Tuesday, August 31, 2010

Don't Panic!

Don't Panic! I didn't go and hurl myself off a bridge because I didn't think life was worth it anymore. I'm still alive, breathing, in a much healthier mental state than my previous post. After a difficult few days, I was able to talk to my best friend, Christina about all of this mumbo jumbo. I was convinced that I couldn't go to England. After some tears and some realizations, I came to the conclusion that I have plenty of opportunity to be happy. Satan was trying to convince me otherwise. There's a reason why everything has happened the way it has. There are things I'm supposed to do, people I need to meet and lives I need to touch in England and things I need to experience for myself there.  Logically, it seems completely idiotic to go to a foreign land for six months, hardly get paid anything and have most of it go toward your ticket home. But this is what I need to do and its what I'm going to do. It feels so good to finally have a direction, have the spirit with me, and the motivation to move forward. Before I was so overwhelmed with all the options, possibilities and trying to decipher what I was supposed to do, I forgot what was right in front of me the whole time.

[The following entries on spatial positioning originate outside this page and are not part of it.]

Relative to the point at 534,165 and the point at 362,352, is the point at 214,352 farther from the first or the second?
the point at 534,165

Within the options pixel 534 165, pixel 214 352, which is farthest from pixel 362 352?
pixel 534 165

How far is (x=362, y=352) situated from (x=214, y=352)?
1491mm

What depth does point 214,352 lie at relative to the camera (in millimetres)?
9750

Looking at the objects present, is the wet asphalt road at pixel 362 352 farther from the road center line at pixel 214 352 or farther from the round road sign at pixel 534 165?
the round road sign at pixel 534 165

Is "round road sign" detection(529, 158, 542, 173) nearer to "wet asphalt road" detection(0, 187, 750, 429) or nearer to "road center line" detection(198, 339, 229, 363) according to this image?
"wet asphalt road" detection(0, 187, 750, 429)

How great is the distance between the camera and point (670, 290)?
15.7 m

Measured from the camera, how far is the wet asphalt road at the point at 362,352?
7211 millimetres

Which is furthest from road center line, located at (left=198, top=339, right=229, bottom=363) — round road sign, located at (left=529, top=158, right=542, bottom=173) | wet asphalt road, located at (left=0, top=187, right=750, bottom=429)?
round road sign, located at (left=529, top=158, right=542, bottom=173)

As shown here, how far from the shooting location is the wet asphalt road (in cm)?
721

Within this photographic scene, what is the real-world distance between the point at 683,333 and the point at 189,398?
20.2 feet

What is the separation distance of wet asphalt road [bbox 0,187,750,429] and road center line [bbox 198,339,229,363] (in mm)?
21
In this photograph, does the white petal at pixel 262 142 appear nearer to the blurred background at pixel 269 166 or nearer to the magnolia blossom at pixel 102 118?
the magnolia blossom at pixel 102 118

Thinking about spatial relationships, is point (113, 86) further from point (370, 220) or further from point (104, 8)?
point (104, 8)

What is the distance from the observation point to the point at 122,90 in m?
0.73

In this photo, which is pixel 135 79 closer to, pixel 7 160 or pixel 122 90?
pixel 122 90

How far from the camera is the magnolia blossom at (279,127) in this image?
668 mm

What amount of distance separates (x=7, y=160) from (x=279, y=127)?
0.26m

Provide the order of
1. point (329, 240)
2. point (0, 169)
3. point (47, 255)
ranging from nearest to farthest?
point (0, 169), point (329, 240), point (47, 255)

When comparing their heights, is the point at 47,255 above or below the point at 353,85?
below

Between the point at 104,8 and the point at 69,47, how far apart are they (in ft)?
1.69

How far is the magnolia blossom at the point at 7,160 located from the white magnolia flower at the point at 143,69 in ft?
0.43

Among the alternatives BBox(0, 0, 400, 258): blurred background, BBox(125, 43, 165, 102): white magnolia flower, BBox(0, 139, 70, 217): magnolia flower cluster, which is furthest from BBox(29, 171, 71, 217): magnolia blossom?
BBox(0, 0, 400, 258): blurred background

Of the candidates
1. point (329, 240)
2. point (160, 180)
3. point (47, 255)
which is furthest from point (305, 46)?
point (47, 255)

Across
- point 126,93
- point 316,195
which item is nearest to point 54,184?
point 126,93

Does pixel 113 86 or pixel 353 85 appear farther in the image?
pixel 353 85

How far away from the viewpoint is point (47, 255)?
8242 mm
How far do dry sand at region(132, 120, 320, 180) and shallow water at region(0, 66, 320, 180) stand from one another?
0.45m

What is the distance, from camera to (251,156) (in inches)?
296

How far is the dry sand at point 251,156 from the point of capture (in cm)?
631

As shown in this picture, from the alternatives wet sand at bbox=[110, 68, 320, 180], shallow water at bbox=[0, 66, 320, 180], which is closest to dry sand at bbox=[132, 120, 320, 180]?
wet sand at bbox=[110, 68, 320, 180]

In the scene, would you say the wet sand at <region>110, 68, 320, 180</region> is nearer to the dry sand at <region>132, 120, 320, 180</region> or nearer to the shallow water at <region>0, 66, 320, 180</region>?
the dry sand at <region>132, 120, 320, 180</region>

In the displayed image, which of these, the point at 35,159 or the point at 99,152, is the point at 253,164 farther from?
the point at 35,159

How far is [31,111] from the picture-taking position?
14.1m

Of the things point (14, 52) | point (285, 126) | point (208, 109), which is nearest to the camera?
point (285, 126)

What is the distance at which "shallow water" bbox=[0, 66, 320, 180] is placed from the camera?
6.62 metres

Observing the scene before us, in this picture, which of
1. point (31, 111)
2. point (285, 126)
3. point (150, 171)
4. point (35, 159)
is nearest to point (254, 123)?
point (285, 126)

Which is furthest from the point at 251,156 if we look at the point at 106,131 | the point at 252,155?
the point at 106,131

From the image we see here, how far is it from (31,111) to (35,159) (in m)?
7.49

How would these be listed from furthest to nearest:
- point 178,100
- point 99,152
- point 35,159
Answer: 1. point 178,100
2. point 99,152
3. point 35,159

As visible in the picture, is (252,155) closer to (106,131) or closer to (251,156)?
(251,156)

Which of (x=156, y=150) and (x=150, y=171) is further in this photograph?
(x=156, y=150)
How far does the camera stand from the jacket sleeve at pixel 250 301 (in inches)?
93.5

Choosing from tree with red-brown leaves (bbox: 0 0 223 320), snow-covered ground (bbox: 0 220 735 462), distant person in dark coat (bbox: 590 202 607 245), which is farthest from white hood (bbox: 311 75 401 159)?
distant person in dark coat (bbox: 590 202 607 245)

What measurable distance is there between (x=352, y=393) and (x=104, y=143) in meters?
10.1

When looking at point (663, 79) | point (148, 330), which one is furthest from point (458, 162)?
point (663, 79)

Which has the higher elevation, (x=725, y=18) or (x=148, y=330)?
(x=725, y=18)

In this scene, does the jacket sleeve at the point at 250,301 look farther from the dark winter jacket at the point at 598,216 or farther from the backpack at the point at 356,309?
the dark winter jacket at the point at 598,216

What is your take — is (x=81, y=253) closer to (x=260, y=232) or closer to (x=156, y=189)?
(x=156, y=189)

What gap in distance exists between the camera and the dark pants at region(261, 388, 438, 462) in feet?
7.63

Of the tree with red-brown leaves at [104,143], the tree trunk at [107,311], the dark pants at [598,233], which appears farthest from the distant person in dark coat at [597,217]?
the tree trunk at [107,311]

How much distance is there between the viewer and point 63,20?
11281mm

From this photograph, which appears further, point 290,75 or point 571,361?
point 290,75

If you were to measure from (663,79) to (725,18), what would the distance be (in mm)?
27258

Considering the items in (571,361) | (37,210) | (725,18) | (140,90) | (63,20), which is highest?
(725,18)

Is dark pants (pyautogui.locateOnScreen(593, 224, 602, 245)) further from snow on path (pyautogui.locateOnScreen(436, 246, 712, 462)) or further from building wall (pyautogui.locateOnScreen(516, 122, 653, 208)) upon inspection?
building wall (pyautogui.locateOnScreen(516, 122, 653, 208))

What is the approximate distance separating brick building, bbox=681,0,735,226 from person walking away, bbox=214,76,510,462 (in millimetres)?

So, today I'm going to a temp agency, talking to past employers and making another appointment for Biolife so I can purchase my ticket. I am so grateful for such incredible friends who love and support me and are helping make this possible, like Christina, Moth-er ( LaDawn), Taz and amazing Italian Sodas,  for Kyle and his words of wisdom, my relatives and family. Thank you. Things are looking up. I love you all.

1 comment:

Trent said...

We love thee, Heather. Good luck, and stay in touch.